Importantly, the regulation helps keep tech giants in check, making it harder for them to abuse their users’ personal information. This is crucial in light of Facebook’s recent Cambridge Analytica scandal, in which personal data of 87 million users was leaked, and that has raised concerns regarding additional usage of this data by third parties.

Nonetheless, GDPR isn’t a perfect solution. Here’s why there’s still room for improvement:

GDPR or just plain ‘PR’?
Just like any law, GDPR isn’t watertight. Tech giants could very well find loopholes that help them avoid making significant changes. If this is the case, GDPR could backfire and end up as little more than good PR for companies that aren’t actually making real security improvements.

GDPR compliance could paint companies in a better light than they really deserve, blinding unsuspecting consumers to instances where privacy and security measures are weaker.

Behavioral data: a grey area
While GDPR regulates the abuse of personal data such as demographic information, credit card numbers, and IP addresses, it still ignores behavioral data, which is a direct window into personal information.

Even when consumers don’t directly hand over their information, their personal information is quite easy to obtain based on inferences taken from their online behavior. For example, a company could make inferences based on a person’s gender, age group, ethnic identity, and more, based on the websites they visit or their social media behavior. Indeed, much of today's marketing software are designed specifically for this purpose.

Because of this potential loophole, social media platforms, which have an upper hand in their access to a wide range of consumer interests and activity, may require additional regulation than is currently required of them under GDPR.

The myth of user responsibility
Some companies are meeting GDPR compliance by giving consumers the option to share less. But problematically, this presupposes that users, and not companies, are the ones responsible for their data.

This is one area where GDPR might fail to keep big companies in check. Often, consumers aren’t aware of just how much their data is collected and used, and most of them won’t take the time to sort through the hundreds of new privacy policy emails and then adjust their privacy settings accordingly.

While most companies try to creatively engage consumers in their privacy policy updates, most consumers, overwhelmed by the deluge of new information, aren’t likely to read or comprehend the revised policy of each and every site or app.

As it stands, many companies, like Facebook, require consumers to “opt out” of personal data collection if they don’t want to share their information.
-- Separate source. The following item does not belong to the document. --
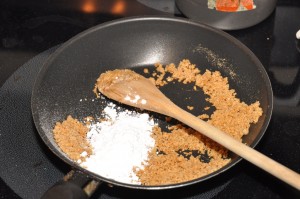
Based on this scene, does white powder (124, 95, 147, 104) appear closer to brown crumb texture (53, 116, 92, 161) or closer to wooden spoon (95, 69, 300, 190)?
wooden spoon (95, 69, 300, 190)

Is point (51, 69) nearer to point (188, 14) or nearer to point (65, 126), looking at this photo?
point (65, 126)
But businesses need to make consumer security something that’s built-in, rather than something that exclusively benefits users who are already in the know.

If anything, the default should be that consumers are already opted out, with the option to “opt in.”
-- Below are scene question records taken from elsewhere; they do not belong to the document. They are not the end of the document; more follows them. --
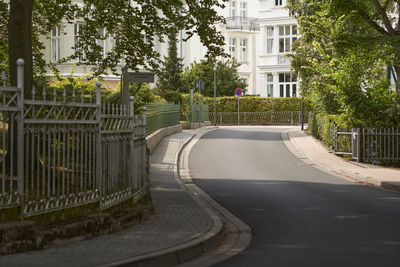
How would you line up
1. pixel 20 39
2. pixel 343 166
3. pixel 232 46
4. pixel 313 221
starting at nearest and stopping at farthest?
1. pixel 313 221
2. pixel 20 39
3. pixel 343 166
4. pixel 232 46

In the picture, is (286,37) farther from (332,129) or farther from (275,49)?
(332,129)

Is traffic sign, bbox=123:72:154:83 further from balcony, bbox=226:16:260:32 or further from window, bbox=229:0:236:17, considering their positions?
window, bbox=229:0:236:17

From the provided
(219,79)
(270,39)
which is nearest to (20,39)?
(219,79)

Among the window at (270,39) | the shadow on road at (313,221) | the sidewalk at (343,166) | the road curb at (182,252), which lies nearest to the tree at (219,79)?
the window at (270,39)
Security concerns on the production end
As with tech companies, manufacturers, and not individual consumers, should be responsible for ensuring personal security.

GDPR fails to regulate smart devices, which gather hoards of personal and behavioral data about their consumers. While it does regulate companies that make use of this data, it doesn’t take preventative measures against the manufacturers themselves.

Smart and IoT devices shouldn’t rely on the consent of (often unsuspecting) users when it comes to personal data collection and security. Instead, they should be required to implement built-in protections in their devices that can help protect against hacking and data breaches.

Setting the stage for improved data protection
For the most part, GDPR is a step in the right direction for securing user privacy in an era of widespread information sharing. Importantly, it also signifies public and legal recognition of security risk and privacy infringement.

Between its ambiguous stance on behavioral data to its implicit emphasis on user responsibility, there’s much work to be done. Hopefully, GDPR is just the first of many such regulations, one that sets a global precedent for improved privacy protection in the future.